▸ Your goal
Starting from the line containing "Is it the reddish", write out every remaining line exactly, the last one included.
────────────────────────────────────────
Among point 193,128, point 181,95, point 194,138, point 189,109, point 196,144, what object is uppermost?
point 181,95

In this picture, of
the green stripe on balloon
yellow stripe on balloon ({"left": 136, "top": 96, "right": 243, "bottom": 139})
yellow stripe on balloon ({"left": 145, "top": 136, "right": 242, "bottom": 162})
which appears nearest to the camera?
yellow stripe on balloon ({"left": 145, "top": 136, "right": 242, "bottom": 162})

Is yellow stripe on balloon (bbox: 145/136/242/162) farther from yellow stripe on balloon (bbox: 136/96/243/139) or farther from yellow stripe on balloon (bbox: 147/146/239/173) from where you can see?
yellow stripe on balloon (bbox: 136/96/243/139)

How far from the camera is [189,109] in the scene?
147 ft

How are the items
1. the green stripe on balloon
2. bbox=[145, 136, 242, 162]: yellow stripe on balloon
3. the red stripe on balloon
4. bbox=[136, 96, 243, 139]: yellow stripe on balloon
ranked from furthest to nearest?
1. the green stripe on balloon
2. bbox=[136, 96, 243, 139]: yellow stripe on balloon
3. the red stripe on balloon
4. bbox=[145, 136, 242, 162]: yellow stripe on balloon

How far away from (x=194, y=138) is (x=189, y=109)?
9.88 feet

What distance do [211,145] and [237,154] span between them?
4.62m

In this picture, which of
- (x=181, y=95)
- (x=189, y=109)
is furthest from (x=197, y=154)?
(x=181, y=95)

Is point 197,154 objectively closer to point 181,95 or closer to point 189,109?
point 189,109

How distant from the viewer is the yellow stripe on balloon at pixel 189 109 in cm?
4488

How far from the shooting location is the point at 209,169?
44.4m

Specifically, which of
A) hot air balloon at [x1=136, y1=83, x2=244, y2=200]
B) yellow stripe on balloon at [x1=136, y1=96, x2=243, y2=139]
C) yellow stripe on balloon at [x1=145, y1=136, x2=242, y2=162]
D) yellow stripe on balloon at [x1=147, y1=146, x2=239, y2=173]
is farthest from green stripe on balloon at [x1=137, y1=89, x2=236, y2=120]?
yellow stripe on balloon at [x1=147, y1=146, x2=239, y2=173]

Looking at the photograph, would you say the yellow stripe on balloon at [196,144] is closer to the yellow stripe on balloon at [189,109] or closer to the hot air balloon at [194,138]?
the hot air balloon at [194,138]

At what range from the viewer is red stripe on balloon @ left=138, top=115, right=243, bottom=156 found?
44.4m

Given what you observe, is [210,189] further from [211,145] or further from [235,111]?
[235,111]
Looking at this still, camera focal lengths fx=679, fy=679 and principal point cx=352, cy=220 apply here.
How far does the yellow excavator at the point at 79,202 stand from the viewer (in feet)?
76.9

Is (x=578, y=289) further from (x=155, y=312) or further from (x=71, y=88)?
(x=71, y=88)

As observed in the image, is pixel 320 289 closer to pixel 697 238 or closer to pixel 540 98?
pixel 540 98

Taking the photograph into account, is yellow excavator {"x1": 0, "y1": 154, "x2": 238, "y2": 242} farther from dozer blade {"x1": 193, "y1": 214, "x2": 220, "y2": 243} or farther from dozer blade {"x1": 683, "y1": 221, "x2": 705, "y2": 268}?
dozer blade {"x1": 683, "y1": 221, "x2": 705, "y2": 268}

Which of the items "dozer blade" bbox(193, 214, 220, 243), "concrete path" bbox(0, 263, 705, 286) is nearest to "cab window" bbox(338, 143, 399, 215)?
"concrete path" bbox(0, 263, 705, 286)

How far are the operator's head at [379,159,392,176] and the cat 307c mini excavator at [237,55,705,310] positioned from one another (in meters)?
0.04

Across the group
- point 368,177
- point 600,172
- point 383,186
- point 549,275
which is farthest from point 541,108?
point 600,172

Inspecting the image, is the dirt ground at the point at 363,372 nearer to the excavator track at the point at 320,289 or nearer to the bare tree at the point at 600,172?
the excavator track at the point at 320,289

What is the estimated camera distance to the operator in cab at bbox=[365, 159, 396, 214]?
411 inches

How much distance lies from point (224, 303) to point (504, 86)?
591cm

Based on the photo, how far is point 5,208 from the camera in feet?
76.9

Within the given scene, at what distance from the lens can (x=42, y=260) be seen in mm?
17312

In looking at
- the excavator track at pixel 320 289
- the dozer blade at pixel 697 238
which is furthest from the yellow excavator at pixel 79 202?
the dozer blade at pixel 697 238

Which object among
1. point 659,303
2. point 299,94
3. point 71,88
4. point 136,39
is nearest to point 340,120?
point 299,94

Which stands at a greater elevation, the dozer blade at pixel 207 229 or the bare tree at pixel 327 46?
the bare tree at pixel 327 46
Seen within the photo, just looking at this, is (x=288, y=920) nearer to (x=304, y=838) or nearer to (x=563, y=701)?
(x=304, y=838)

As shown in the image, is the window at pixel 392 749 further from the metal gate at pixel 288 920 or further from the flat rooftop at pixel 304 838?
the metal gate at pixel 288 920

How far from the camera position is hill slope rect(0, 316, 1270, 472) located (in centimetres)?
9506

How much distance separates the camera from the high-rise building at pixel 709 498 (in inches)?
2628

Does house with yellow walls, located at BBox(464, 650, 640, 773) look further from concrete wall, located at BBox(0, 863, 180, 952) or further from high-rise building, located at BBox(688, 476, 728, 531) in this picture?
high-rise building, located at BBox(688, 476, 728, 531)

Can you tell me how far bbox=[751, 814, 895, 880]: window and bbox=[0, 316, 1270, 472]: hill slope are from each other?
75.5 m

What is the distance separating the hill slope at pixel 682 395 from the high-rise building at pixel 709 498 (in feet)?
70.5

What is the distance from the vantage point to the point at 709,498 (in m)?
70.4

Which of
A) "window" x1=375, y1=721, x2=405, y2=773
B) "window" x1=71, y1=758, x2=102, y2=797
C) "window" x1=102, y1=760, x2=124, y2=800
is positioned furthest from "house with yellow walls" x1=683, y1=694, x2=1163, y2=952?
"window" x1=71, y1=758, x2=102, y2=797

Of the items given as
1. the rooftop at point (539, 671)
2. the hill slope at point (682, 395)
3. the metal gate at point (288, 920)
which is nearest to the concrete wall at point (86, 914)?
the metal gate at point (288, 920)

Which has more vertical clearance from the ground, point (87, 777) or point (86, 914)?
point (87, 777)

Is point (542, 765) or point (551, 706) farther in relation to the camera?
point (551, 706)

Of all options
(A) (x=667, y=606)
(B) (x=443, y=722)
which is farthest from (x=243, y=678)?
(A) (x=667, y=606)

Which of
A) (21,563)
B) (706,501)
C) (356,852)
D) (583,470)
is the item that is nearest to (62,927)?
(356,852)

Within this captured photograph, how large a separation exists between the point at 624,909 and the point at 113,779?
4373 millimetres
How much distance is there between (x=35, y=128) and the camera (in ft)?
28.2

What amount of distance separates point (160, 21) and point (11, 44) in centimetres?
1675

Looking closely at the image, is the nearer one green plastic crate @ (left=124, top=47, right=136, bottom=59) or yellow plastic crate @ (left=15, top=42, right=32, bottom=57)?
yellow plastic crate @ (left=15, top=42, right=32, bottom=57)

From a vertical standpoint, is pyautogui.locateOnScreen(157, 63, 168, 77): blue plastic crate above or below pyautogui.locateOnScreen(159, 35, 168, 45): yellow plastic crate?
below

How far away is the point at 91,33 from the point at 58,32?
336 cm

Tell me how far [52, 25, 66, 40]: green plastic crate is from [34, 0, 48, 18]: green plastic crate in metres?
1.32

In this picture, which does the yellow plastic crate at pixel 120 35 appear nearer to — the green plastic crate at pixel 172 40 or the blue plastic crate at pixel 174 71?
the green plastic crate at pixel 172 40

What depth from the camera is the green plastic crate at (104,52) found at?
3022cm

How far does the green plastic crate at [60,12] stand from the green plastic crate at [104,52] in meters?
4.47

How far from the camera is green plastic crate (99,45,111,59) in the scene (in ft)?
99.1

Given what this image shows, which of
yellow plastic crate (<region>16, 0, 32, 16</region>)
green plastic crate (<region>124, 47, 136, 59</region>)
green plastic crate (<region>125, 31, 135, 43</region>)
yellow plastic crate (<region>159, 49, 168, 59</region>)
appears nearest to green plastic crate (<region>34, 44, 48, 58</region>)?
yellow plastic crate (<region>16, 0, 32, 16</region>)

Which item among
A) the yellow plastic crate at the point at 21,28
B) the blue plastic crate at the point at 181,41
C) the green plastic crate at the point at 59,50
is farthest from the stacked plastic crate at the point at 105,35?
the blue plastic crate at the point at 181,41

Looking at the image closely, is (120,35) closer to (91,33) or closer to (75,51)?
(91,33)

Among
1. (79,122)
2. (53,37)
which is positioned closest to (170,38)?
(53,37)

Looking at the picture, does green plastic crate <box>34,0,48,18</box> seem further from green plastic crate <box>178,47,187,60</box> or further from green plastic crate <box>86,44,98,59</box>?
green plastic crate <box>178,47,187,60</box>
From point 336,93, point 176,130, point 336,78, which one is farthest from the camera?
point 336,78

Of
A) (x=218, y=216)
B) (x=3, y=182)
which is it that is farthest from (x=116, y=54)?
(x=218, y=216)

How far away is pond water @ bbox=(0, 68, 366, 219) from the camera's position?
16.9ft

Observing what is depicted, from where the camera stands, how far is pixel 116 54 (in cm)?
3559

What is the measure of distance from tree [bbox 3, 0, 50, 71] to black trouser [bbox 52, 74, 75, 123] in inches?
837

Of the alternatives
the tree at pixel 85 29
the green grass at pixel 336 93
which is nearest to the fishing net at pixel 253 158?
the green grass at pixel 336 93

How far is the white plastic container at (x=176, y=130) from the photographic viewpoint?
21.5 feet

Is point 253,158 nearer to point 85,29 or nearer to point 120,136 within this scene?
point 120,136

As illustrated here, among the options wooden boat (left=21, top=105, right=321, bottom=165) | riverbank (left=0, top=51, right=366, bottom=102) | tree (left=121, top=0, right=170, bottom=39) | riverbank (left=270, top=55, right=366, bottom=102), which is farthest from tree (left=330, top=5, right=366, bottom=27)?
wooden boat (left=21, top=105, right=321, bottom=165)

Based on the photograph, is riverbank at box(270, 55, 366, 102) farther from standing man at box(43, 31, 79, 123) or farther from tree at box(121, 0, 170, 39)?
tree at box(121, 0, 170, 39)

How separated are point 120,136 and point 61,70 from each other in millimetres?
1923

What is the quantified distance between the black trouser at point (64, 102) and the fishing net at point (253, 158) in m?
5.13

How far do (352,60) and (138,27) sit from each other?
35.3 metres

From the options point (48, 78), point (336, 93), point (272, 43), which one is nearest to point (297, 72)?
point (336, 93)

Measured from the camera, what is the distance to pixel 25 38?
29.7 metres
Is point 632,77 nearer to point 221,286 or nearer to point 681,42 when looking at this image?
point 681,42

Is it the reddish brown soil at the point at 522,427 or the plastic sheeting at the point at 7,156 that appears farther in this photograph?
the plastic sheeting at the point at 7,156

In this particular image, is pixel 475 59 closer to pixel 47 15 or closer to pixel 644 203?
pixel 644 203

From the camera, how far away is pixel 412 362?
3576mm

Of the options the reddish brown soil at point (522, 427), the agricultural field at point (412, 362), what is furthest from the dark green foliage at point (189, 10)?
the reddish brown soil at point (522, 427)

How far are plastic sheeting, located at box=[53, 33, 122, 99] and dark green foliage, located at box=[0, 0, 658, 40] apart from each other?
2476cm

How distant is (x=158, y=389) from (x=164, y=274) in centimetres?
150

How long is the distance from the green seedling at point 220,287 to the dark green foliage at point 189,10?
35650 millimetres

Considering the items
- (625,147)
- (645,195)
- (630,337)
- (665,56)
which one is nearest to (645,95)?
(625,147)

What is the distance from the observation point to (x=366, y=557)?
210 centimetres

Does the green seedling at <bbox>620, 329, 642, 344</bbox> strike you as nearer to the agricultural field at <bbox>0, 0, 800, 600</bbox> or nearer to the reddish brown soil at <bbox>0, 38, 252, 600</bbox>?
────────────────────────────────────────
▸ Response
Is it the reddish brown soil at the point at 522,427 or the plastic sheeting at the point at 7,156 that appears farther in this photograph?
the plastic sheeting at the point at 7,156

In this particular image, is pixel 475 59 closer to pixel 47 15 or closer to pixel 644 203?
pixel 644 203

From the camera, how far away is pixel 412 362?
3576mm

Of the options the reddish brown soil at point (522, 427), the agricultural field at point (412, 362), what is furthest from the dark green foliage at point (189, 10)?
the reddish brown soil at point (522, 427)

How far are plastic sheeting, located at box=[53, 33, 122, 99] and dark green foliage, located at box=[0, 0, 658, 40] apart from each other?
2476cm

How distant is (x=158, y=389) from (x=164, y=274) in centimetres?
150

How long is the distance from the green seedling at point 220,287 to the dark green foliage at point 189,10?
35650 millimetres

Considering the items
- (625,147)
- (645,195)
- (630,337)
- (665,56)
which one is nearest to (645,95)?
(625,147)

What is the distance from the observation point to (x=366, y=557)?
210 centimetres

Does the green seedling at <bbox>620, 329, 642, 344</bbox> strike you as nearer to the agricultural field at <bbox>0, 0, 800, 600</bbox> or nearer to the reddish brown soil at <bbox>0, 38, 252, 600</bbox>?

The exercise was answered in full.